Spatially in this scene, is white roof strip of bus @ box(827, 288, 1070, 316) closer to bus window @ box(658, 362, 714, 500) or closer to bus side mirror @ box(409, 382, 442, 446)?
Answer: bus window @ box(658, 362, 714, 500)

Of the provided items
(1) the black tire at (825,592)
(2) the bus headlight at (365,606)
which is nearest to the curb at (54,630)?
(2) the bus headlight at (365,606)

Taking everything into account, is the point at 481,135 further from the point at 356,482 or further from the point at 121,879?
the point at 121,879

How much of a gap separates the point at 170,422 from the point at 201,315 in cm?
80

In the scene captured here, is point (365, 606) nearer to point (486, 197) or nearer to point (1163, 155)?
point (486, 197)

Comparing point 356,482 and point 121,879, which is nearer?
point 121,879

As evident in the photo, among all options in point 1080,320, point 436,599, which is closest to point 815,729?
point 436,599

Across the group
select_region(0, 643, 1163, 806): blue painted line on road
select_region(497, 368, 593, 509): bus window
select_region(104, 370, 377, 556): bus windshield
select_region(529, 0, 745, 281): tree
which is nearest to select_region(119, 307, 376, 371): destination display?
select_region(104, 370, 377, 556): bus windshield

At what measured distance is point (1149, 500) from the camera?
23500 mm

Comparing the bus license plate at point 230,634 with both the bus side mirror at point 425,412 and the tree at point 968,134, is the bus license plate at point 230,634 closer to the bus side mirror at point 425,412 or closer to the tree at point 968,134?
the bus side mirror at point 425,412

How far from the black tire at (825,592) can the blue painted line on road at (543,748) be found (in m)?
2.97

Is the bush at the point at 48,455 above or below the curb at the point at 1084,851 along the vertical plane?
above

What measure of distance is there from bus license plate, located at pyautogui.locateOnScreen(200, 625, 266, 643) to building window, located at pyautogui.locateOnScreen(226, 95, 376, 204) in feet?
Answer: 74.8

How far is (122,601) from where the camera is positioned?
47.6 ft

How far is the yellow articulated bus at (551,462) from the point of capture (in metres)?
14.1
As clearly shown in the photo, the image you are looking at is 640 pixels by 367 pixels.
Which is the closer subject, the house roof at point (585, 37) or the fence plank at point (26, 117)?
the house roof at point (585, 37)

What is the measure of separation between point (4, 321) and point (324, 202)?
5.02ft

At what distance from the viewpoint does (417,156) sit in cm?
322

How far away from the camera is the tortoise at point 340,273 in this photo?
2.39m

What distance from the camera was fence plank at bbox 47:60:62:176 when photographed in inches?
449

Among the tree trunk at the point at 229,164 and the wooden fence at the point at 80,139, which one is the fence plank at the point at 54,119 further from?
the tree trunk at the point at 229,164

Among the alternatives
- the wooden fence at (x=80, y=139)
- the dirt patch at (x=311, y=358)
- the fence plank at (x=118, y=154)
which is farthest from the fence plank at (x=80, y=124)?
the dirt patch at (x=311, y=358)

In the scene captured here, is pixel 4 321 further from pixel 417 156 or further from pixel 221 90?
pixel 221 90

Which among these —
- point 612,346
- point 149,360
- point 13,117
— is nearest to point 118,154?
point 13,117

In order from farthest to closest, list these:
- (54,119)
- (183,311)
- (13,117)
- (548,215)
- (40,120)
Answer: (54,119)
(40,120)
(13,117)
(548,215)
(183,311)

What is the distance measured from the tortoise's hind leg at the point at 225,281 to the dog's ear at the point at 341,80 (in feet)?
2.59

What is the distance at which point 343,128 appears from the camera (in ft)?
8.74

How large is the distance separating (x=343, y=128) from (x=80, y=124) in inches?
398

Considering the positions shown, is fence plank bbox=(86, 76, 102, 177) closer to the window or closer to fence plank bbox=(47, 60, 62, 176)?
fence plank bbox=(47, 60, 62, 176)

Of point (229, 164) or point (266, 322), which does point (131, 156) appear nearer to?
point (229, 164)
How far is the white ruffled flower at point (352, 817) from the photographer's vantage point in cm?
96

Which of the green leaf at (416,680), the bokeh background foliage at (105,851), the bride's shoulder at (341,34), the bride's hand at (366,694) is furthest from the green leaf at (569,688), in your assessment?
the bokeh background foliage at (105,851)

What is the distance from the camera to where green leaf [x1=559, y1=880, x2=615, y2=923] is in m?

::::::

**Your task:** Copy the material exactly from its first line through the line that contains "Answer: bus window @ box(658, 362, 714, 500)", and stop after that line.

**Solution to this task:**
Spatially in this scene, is white roof strip of bus @ box(827, 288, 1070, 316) closer to bus window @ box(658, 362, 714, 500) or closer to bus side mirror @ box(409, 382, 442, 446)?
Answer: bus window @ box(658, 362, 714, 500)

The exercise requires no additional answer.